Portsmouth, NH also stands out as a great place to visit. Sitting at the mouth of the Piscataqua River, it was first settled by Europeans in 1630 and was called Strawbery Banke for the wild strawberries that grew along the shores. The city has been a ship building port for centuries. John Paul Jones lived here on two different occasions while ships for the revolution were being built. The US Navy still maintains a shipyard here where they service and repair submarines. In the 1950's, when residents realized that many of the old homes and buildings were being torn down, a museum was formed in the original Strawbery Banke settlement area to preserve the history of the city. Each building in the museum has a different story to tell. One was a governor's mansion from the 1840's. Another highlights the building techniques of colonial times with displays of how tree trunks were shaped into beams, the tools used by the carpenters, and wall/ceiling sections removed to show the joining methods and architectural structure. The William Pitt Tavern from 1766 was a place where plans for the revolution were made and had such famous visitors as George Washington, John Hancock and the Marquis de Lafayette. One building was laid out as a mirror image duplex with one half decorated in 1750-style and the other half in 1950-style. There's a World War II era grocery store with all the staples typically available during war time.

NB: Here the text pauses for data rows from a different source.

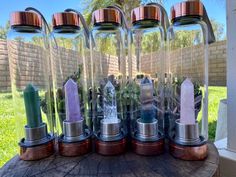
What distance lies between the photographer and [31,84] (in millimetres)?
613

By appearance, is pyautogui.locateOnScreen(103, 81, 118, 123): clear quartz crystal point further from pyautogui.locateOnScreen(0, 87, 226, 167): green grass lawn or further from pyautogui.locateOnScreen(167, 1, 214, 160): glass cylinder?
pyautogui.locateOnScreen(0, 87, 226, 167): green grass lawn

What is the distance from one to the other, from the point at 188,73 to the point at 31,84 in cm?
46

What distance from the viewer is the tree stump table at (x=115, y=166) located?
487 millimetres

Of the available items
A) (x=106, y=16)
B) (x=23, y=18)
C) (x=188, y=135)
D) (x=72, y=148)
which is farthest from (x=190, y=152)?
(x=23, y=18)

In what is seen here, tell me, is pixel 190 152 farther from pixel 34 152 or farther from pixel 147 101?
pixel 34 152

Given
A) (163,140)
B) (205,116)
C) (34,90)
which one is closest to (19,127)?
(34,90)

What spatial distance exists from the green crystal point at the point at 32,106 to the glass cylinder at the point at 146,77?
0.27 metres

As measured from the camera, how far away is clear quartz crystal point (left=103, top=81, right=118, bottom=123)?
620 mm

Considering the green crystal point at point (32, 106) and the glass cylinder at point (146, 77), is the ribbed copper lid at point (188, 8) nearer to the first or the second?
the glass cylinder at point (146, 77)

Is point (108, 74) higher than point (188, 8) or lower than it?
lower

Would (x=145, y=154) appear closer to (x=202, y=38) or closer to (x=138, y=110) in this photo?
(x=138, y=110)

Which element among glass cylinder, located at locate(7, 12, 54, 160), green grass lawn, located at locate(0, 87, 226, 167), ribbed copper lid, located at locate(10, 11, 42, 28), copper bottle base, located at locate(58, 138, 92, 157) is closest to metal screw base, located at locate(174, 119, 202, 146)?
copper bottle base, located at locate(58, 138, 92, 157)

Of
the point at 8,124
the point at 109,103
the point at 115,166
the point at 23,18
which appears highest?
the point at 23,18

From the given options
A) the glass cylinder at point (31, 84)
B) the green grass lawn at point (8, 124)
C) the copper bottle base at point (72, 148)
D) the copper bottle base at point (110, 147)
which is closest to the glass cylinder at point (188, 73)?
the copper bottle base at point (110, 147)
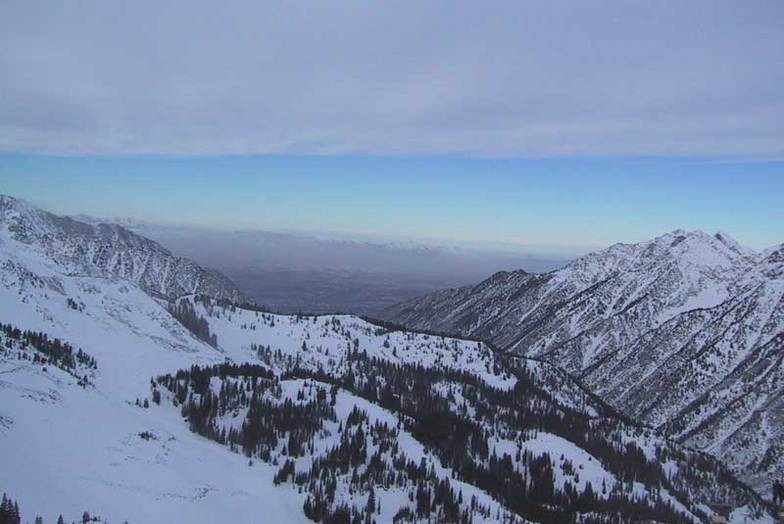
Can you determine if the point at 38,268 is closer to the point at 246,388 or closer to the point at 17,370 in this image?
the point at 246,388

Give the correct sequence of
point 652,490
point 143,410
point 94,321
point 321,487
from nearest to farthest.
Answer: point 321,487 → point 143,410 → point 94,321 → point 652,490

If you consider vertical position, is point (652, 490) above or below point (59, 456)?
below

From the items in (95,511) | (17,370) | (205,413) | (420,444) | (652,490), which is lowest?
(652,490)

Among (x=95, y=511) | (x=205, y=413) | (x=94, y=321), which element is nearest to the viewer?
(x=95, y=511)

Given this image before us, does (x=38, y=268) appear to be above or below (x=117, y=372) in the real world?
above

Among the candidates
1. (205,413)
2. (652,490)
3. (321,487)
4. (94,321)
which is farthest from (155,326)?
(652,490)

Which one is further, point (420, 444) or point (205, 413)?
point (420, 444)

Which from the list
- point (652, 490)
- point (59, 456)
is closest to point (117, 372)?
point (59, 456)

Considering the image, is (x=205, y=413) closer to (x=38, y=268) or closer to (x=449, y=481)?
(x=449, y=481)

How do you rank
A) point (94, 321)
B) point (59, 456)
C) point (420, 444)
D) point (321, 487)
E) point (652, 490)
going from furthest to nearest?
point (652, 490)
point (94, 321)
point (420, 444)
point (321, 487)
point (59, 456)
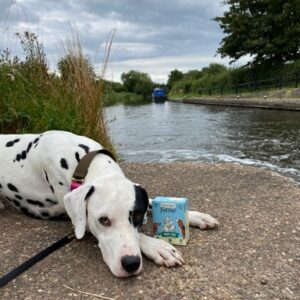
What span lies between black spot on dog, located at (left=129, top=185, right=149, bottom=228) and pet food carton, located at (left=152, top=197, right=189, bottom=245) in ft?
1.01

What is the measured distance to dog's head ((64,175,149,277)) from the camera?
239 centimetres

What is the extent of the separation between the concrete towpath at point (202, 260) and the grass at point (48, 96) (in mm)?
1597

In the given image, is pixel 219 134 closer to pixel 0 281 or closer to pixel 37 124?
pixel 37 124

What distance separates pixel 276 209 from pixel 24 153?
7.07 feet

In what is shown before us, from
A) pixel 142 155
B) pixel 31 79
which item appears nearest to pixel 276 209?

Many of the houses also had actors portraying an inhabitant from the time period of the building. The woman at the WWII grocery store was being quizzed by a visitor on who was president. She answered that 'They're gonna come take you away to the hospital if you don't know Franklin Roosevelt is President. Next, I suppose, your're gonna ask me who won the World Series!'
Maine is working hard to win my vote for best state of the trip. It's my 19th and last state, but certainly not the least. In just my first day in Maine, I saw small fishing villages, ocean resort towns, sandy beaches, rocky shores, lighthouses, winding roads, forests, marshes and even an old boardwalk-style amusement park. People here seem to be a bit more friendly than I've run into for awhile. After getting used to being waved at and questioned throughout the west and midwest, New York and Massachusetts didn't seem to pay much attention. But, in Maine, I've started to see many more touring cyclists and I was given the quiz by two different people within 10 minutes of each other yesterday in the town of Bath. And everyone tells me that the best is yet to come as I get closer and closer to Bar Harbor!